As of 2000, there were 20 households that consist of only one person and 19 households with five or more people. In 2000, a total of 93 apartments (83.8% of the total) were permanently occupied, while 9 apartments (8.1%) were seasonally occupied and 9 apartments (8.1%) were empty. The vacancy rate for the municipality, in 2011, was 3.39%.

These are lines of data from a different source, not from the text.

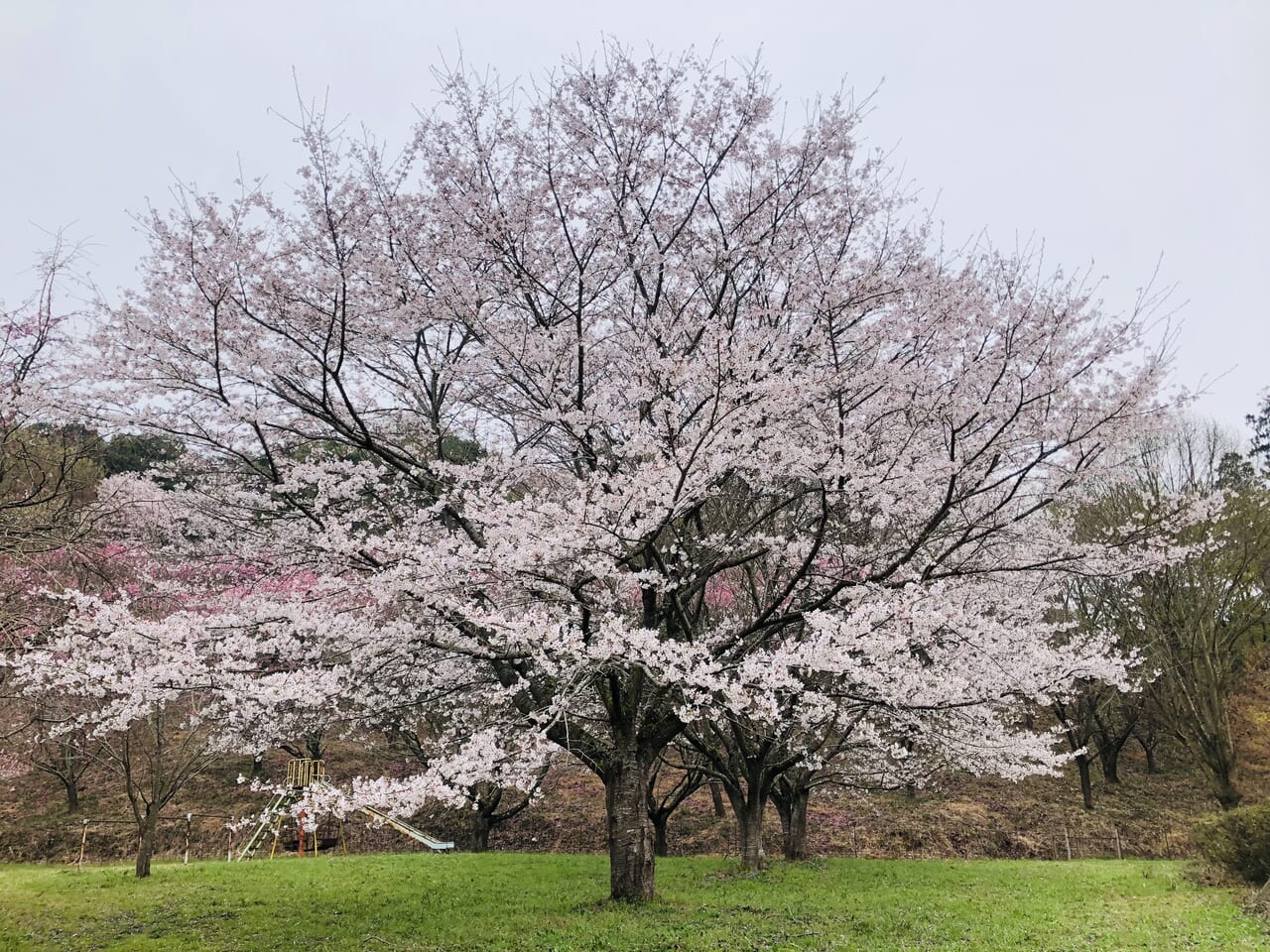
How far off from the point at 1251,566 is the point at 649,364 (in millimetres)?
18041

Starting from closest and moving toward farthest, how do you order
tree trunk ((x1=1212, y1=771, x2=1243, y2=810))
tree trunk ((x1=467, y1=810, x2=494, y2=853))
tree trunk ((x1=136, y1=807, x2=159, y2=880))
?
tree trunk ((x1=136, y1=807, x2=159, y2=880))
tree trunk ((x1=1212, y1=771, x2=1243, y2=810))
tree trunk ((x1=467, y1=810, x2=494, y2=853))

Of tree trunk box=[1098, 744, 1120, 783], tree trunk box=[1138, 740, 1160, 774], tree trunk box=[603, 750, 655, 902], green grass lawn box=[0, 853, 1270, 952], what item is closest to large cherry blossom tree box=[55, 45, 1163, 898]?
tree trunk box=[603, 750, 655, 902]

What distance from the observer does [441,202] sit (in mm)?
8422

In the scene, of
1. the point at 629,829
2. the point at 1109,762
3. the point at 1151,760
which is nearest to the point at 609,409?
the point at 629,829

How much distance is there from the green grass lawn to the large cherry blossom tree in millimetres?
1483

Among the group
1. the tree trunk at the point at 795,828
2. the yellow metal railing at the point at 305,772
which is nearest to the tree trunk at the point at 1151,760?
the tree trunk at the point at 795,828

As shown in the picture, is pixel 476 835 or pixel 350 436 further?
pixel 476 835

The historical population is given in the following chart:

==Politics==
In the 2011 federal election the most popular party was the SVP which received 45.1% of the vote. The next three most popular parties were the BDP Party (18.1%), the EVP Party (17.9%) and the EVP Party (17.9%). In the federal election, a total of 83 votes were cast, and the voter turnout was 40.9%.

==Economy==
As of In 2011 2011, Oeschenbach had an unemployment rate of 1.91%. As of 2008, there were a total of 132 people employed in the municipality. Of these, there were 76 people employed in the primary economic sector and about 20 businesses involved in this sector. 18 people were employed in the secondary sector and there were 5 businesses in this sector. 38 people were employed in the tertiary sector, with 8 businesses in this sector.

In 2008 there were a total of 86 full-time equivalent jobs. The number of jobs in the primary sector was 45, all of which were in agriculture. The number of jobs in the secondary sector was 16 of which 9 or (56.3%) were in manufacturing and 7 (43.8%) were in construction. The number of jobs in the tertiary sector was 25. In the tertiary sector; 16 or 64.0% were in wholesale or retail sales or the repair of motor vehicles, 2 or 8.0% were in a hotel or restaurant, 4 or 16.0% were in education.

In 2000, there were 18 workers who commuted into the municipality and 83 workers who commuted away. The municipality is a net exporter of workers, with about 4.6 workers leaving the municipality for every one entering. Of the working population, 5.4% used public transportation to get to work, and 52.4% used a private car.

==Religion==
From the 2000 census, 12 or 4.3% were Roman Catholic, while 258 or 92.5% belonged to the Swiss Reformed Church. Of the rest of the population, there was 1 individual who belongs to another Christian church. 4 (or about 1.43% of the population) belonged to no church, are agnostic or atheist, and 4 individuals (or about 1.43% of the population) did not answer the question.

==Education==
In Oeschenbach about 97 or (34.8%) of the population have completed non-mandatory upper secondary education, and 14 or (5.0%) have completed additional higher education (either university or a Fachhochschule). Of the 14 who completed tertiary schooling, 85.7% were Swiss men, 14.3% were Swiss women.

The Canton of Bern school system provides one year of non-obligatory Kindergarten, followed by six years of Primary school. This is followed by three years of obligatory lower Secondary school where the students are separated according to ability and aptitude. Following the lower Secondary students may attend additional schooling or they may enter an apprenticeship.

During the 2010–11 school year, there were no students attending school in Oeschenbach.

As of 2000, there were 3 students in Oeschenbach who came from another municipality, while 14 residents attended schools outside the municipality.